<続き>
Don Hienはオーストラリアの著名な東南アジア陶磁研究家であるが、彼によると大胆にも窯業技術は無視して、東南アジアの横焔式単室窯のルーツは中国に在り、ベトナムを経由して伝播したと結論付けている。奇しくも北タイの印花双魚文の系譜は、この窯様式伝播論に重なっている。
それでは龍泉窯、同安窯、耀州窯の双魚文と北タイ、中でもパヤオとサンカンペーンの文様の関係を探ってみたい。先ず龍泉窯である。
(3番目の写真は2番目の盤の見込みを拡大したものである)
3事例の写真を掲載した。いずれも龍泉窯青磁貼花双魚文であるが、よく観察すると文様形状に違いを認めることができ、年代の前後関係か窯元の相違による違いと思われる。但し3事例共に尻鰭は上方に跳ね上がっているが、その形状は孤を描く尻鰭(2事例)に対し、一つの事例は直線状に跳ね上がっている(2番目、3番目写真)。鱗は2事例で丸い形状、1事例が格子状である。また3事例共に背鰭は1箇所、腹鰭は2箇所である。
次は同安窯である。Kriengsak Chaidarung氏は、別に紹介した著書「陶磁器・パヤオ」で、興味深い盤片を紹介しておられる。それは元時代の福建省同安窯にて焼成された、青磁印花双魚文盤片だという。
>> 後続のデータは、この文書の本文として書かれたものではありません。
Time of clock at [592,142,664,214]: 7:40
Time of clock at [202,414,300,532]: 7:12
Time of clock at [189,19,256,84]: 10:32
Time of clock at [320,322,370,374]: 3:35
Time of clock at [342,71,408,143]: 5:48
先ず写真を紹介したい。
写真の解像度が低く、印花魚文の詳細が分かりにくいが、腹側の鰭が2箇所ある。背側の鰭は残念ながら分かりにくい。このKriengsak Chaidarung氏の記述に、驚きを禁じ得ない。上の写真の説明文を何度も読み返す。下の棒線部分は、タオ・トンアン(窯・同安)と記され、同安窯産となる。
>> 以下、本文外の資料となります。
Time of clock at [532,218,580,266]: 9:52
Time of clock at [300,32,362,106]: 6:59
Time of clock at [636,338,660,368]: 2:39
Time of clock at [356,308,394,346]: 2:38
この印花双魚文盤片の説明書きを翻訳すると、青磁釉のかかった双魚文盤で、元時代の福建省同安窯にて焼成された。ウィアン・ブア窯群とチェンマイ県のサンカムペーン窯群で作られた皿と非常によく似ている・・・となる。この解説に驚きを禁じ得ない。当初誤記であろうと考えたが、先述のように、これを補完する文献なりHPが存在し、信憑性はそれなりと考えている。